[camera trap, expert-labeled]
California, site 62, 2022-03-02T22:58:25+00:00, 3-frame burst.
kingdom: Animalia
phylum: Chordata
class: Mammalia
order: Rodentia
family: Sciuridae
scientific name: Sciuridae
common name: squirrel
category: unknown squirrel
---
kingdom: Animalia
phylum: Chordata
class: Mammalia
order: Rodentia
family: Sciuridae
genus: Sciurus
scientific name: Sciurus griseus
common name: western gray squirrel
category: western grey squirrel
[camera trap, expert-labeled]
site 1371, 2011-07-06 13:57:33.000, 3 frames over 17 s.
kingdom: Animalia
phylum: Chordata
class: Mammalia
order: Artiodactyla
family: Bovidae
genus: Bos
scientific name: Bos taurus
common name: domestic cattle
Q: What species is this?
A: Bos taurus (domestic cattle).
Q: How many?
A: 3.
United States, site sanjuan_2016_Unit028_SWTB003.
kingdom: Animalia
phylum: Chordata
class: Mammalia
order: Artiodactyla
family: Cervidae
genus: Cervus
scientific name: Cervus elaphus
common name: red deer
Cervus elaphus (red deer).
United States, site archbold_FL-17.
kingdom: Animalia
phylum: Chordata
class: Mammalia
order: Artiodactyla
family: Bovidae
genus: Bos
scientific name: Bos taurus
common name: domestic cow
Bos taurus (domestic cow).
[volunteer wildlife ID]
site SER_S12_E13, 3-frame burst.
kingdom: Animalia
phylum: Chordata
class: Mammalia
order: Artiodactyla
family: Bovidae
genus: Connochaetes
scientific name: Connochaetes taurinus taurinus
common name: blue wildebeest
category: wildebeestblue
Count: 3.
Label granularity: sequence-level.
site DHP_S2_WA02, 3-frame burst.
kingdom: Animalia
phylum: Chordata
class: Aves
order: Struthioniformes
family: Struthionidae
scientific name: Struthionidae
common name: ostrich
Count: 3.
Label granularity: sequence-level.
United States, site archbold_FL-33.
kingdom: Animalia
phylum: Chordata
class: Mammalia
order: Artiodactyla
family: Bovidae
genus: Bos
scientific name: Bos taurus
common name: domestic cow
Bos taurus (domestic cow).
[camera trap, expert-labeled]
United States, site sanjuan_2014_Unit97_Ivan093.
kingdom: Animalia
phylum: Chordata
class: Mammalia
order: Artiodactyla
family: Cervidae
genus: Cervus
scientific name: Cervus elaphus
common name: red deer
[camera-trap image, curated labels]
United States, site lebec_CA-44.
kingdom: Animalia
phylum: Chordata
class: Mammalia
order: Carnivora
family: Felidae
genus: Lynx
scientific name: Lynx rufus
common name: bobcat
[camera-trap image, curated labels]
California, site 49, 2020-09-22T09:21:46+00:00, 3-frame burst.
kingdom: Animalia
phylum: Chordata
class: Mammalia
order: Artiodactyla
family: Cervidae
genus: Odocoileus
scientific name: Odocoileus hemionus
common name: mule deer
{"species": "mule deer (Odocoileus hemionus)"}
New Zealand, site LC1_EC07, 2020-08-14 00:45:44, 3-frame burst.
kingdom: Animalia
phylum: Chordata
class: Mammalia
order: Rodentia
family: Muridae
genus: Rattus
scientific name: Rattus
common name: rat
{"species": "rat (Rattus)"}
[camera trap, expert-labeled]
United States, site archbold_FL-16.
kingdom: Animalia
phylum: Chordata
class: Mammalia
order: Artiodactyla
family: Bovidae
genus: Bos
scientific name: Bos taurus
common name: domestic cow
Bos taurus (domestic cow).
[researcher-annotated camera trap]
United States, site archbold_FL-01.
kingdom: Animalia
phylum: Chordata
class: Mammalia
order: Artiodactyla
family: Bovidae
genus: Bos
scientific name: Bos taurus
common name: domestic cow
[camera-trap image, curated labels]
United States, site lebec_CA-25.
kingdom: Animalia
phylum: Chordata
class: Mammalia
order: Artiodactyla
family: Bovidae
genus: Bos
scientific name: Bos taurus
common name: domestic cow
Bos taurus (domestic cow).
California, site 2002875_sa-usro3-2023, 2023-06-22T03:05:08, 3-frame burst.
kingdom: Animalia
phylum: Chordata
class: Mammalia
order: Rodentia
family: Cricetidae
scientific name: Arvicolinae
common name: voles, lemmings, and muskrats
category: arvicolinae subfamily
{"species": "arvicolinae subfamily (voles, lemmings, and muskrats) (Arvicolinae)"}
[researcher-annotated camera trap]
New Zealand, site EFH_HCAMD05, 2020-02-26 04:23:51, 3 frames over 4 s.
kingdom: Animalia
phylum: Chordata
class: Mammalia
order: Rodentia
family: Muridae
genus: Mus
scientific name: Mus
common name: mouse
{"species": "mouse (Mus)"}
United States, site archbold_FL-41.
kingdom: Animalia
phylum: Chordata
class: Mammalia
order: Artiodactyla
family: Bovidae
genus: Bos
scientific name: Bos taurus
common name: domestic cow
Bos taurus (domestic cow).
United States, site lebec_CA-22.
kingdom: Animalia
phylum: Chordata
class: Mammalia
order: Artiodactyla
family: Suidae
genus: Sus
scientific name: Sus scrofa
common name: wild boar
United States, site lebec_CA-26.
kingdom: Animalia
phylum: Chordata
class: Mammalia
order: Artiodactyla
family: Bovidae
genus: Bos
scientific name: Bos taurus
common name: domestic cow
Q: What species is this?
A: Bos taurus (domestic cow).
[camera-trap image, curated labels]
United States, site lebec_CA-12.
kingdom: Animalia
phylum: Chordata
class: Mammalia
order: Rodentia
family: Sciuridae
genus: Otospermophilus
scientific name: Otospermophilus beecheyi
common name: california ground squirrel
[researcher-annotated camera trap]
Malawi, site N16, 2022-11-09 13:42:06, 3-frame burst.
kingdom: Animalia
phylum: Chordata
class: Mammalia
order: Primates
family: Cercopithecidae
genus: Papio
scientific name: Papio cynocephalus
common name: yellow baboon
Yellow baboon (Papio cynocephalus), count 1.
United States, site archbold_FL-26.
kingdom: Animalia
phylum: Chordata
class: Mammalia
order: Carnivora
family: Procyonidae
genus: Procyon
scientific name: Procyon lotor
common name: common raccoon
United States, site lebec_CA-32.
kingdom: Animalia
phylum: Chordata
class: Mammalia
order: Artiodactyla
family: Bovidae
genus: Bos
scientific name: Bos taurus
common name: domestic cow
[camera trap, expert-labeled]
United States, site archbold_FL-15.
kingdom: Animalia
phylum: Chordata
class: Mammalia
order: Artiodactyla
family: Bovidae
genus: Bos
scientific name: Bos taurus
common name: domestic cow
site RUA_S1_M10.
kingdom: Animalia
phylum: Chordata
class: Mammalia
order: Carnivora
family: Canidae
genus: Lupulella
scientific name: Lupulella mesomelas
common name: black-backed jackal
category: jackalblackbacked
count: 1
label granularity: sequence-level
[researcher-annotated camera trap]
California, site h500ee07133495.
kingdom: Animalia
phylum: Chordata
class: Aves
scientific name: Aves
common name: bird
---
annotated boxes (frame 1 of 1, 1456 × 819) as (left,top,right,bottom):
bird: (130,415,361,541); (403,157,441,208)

_____

*PROBLEM REQUIREMENTS*. Print every record exactly, so that each word matches what is written above.

*TASK ANSWER*.
[camera trap, expert-labeled]
California, site 62, 2022-03-02T22:58:25+00:00, 3-frame burst.
kingdom: Animalia
phylum: Chordata
class: Mammalia
order: Rodentia
family: Sciuridae
scientific name: Sciuridae
common name: squirrel
category: unknown squirrel
---
kingdom: Animalia
phylum: Chordata
class: Mammalia
order: Rodentia
family: Sciuridae
genus: Sciurus
scientific name: Sciurus griseus
common name: western gray squirrel
category: western grey squirrel
[camera trap, expert-labeled]
site 1371, 2011-07-06 13:57:33.000, 3 frames over 17 s.
kingdom: Animalia
phylum: Chordata
class: Mammalia
order: Artiodactyla
family: Bovidae
genus: Bos
scientific name: Bos taurus
common name: domestic cattle
Q: What species is this?
A: Bos taurus (domestic cattle).
Q: How many?
A: 3.
United States, site sanjuan_2016_Unit028_SWTB003.
kingdom: Animalia
phylum: Chordata
class: Mammalia
order: Artiodactyla
family: Cervidae
genus: Cervus
scientific name: Cervus elaphus
common name: red deer
Cervus elaphus (red deer).
United States, site archbold_FL-17.
kingdom: Animalia
phylum: Chordata
class: Mammalia
order: Artiodactyla
family: Bovidae
genus: Bos
scientific name: Bos taurus
common name: domestic cow
Bos taurus (domestic cow).
[volunteer wildlife ID]
site SER_S12_E13, 3-frame burst.
kingdom: Animalia
phylum: Chordata
class: Mammalia
order: Artiodactyla
family: Bovidae
genus: Connochaetes
scientific name: Connochaetes taurinus taurinus
common name: blue wildebeest
category: wildebeestblue
Count: 3.
Label granularity: sequence-level.
site DHP_S2_WA02, 3-frame burst.
kingdom: Animalia
phylum: Chordata
class: Aves
order: Struthioniformes
family: Struthionidae
scientific name: Struthionidae
common name: ostrich
Count: 3.
Label granularity: sequence-level.
United States, site archbold_FL-33.
kingdom: Animalia
phylum: Chordata
class: Mammalia
order: Artiodactyla
family: Bovidae
genus: Bos
scientific name: Bos taurus
common name: domestic cow
Bos taurus (domestic cow).
[camera trap, expert-labeled]
United States, site sanjuan_2014_Unit97_Ivan093.
kingdom: Animalia
phylum: Chordata
class: Mammalia
order: Artiodactyla
family: Cervidae
genus: Cervus
scientific name: Cervus elaphus
common name: red deer
[camera-trap image, curated labels]
United States, site lebec_CA-44.
kingdom: Animalia
phylum: Chordata
class: Mammalia
order: Carnivora
family: Felidae
genus: Lynx
scientific name: Lynx rufus
common name: bobcat
[camera-trap image, curated labels]
California, site 49, 2020-09-22T09:21:46+00:00, 3-frame burst.
kingdom: Animalia
phylum: Chordata
class: Mammalia
order: Artiodactyla
family: Cervidae
genus: Odocoileus
scientific name: Odocoileus hemionus
common name: mule deer
{"species": "mule deer (Odocoileus hemionus)"}
New Zealand, site LC1_EC07, 2020-08-14 00:45:44, 3-frame burst.
kingdom: Animalia
phylum: Chordata
class: Mammalia
order: Rodentia
family: Muridae
genus: Rattus
scientific name: Rattus
common name: rat
{"species": "rat (Rattus)"}
[camera trap, expert-labeled]
United States, site archbold_FL-16.
kingdom: Animalia
phylum: Chordata
class: Mammalia
order: Artiodactyla
family: Bovidae
genus: Bos
scientific name: Bos taurus
common name: domestic cow
Bos taurus (domestic cow).
[researcher-annotated camera trap]
United States, site archbold_FL-01.
kingdom: Animalia
phylum: Chordata
class: Mammalia
order: Artiodactyla
family: Bovidae
genus: Bos
scientific name: Bos taurus
common name: domestic cow
[camera-trap image, curated labels]
United States, site lebec_CA-25.
kingdom: Animalia
phylum: Chordata
class: Mammalia
order: Artiodactyla
family: Bovidae
genus: Bos
scientific name: Bos taurus
common name: domestic cow
Bos taurus (domestic cow).
California, site 2002875_sa-usro3-2023, 2023-06-22T03:05:08, 3-frame burst.
kingdom: Animalia
phylum: Chordata
class: Mammalia
order: Rodentia
family: Cricetidae
scientific name: Arvicolinae
common name: voles, lemmings, and muskrats
category: arvicolinae subfamily
{"species": "arvicolinae subfamily (voles, lemmings, and muskrats) (Arvicolinae)"}
[researcher-annotated camera trap]
New Zealand, site EFH_HCAMD05, 2020-02-26 04:23:51, 3 frames over 4 s.
kingdom: Animalia
phylum: Chordata
class: Mammalia
order: Rodentia
family: Muridae
genus: Mus
scientific name: Mus
common name: mouse
{"species": "mouse (Mus)"}
United States, site archbold_FL-41.
kingdom: Animalia
phylum: Chordata
class: Mammalia
order: Artiodactyla
family: Bovidae
genus: Bos
scientific name: Bos taurus
common name: domestic cow
Bos taurus (domestic cow).
United States, site lebec_CA-22.
kingdom: Animalia
phylum: Chordata
class: Mammalia
order: Artiodactyla
family: Suidae
genus: Sus
scientific name: Sus scrofa
common name: wild boar
United States, site lebec_CA-26.
kingdom: Animalia
phylum: Chordata
class: Mammalia
order: Artiodactyla
family: Bovidae
genus: Bos
scientific name: Bos taurus
common name: domestic cow
Q: What species is this?
A: Bos taurus (domestic cow).
[camera-trap image, curated labels]
United States, site lebec_CA-12.
kingdom: Animalia
phylum: Chordata
class: Mammalia
order: Rodentia
family: Sciuridae
genus: Otospermophilus
scientific name: Otospermophilus beecheyi
common name: california ground squirrel
[researcher-annotated camera trap]
Malawi, site N16, 2022-11-09 13:42:06, 3-frame burst.
kingdom: Animalia
phylum: Chordata
class: Mammalia
order: Primates
family: Cercopithecidae
genus: Papio
scientific name: Papio cynocephalus
common name: yellow baboon
Yellow baboon (Papio cynocephalus), count 1.
United States, site archbold_FL-26.
kingdom: Animalia
phylum: Chordata
class: Mammalia
order: Carnivora
family: Procyonidae
genus: Procyon
scientific name: Procyon lotor
common name: common raccoon
United States, site lebec_CA-32.
kingdom: Animalia
phylum: Chordata
class: Mammalia
order: Artiodactyla
family: Bovidae
genus: Bos
scientific name: Bos taurus
common name: domestic cow
[camera trap, expert-labeled]
United States, site archbold_FL-15.
kingdom: Animalia
phylum: Chordata
class: Mammalia
order: Artiodactyla
family: Bovidae
genus: Bos
scientific name: Bos taurus
common name: domestic cow
site RUA_S1_M10.
kingdom: Animalia
phylum: Chordata
class: Mammalia
order: Carnivora
family: Canidae
genus: Lupulella
scientific name: Lupulella mesomelas
common name: black-backed jackal
category: jackalblackbacked
count: 1
label granularity: sequence-level
[researcher-annotated camera trap]
California, site h500ee07133495.
kingdom: Animalia
phylum: Chordata
class: Aves
scientific name: Aves
common name: bird
---
annotated boxes (frame 1 of 1, 1456 × 819) as (left,top,right,bottom):
bird: (130,415,361,541); (403,157,441,208)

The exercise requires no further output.